Could you repeat the entries below, swapping "laptop" for "notebook computer" everywhere and leaving every other word as it stands?

Extracted data entries
^^^^
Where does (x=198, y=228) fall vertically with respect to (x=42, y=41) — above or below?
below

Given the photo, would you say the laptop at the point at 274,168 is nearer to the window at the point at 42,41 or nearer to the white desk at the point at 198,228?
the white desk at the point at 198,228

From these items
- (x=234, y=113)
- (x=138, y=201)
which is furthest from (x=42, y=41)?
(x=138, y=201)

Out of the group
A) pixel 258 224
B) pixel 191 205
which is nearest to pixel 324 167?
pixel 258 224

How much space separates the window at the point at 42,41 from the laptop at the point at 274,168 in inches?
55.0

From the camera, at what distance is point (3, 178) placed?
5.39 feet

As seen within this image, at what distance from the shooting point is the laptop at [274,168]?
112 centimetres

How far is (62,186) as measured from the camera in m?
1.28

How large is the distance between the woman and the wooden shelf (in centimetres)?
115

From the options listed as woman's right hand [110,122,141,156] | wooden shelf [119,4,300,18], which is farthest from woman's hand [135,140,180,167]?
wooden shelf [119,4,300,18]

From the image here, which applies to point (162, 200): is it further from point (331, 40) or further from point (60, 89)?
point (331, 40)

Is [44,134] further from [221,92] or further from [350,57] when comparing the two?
^^^^
*Full response*.
Where does (x=198, y=228) fall vertically with respect to (x=42, y=41) — above or below?
below

Given the photo, would you say the notebook computer at the point at 274,168 is nearer to the window at the point at 42,41 or nearer to the white desk at the point at 198,228?
the white desk at the point at 198,228

From these items
- (x=234, y=113)
- (x=138, y=201)
which is furthest from (x=42, y=41)?
(x=138, y=201)

Out of the group
A) pixel 258 224
B) pixel 191 205
which is nearest to pixel 324 167?
pixel 258 224

How much space separates the window at the point at 42,41 from the notebook computer at the point at 274,168 in inches?
55.0

From the camera, at what distance is point (3, 178) placed?
5.39 feet

As seen within this image, at what distance from the shooting point is the notebook computer at [274,168]?
112 centimetres

How far is (62,186) as measured from the camera in m?
1.28

How large is the distance between the woman and the wooden shelf (in centimetres)?
115

From the options listed as woman's right hand [110,122,141,156] | wooden shelf [119,4,300,18], which is farthest from woman's hand [135,140,180,167]?
wooden shelf [119,4,300,18]

From the image here, which applies to point (162, 200): is it further from point (331, 40) or further from point (60, 89)?
point (331, 40)

Is [44,134] further from [221,92] or further from [350,57] when comparing the two?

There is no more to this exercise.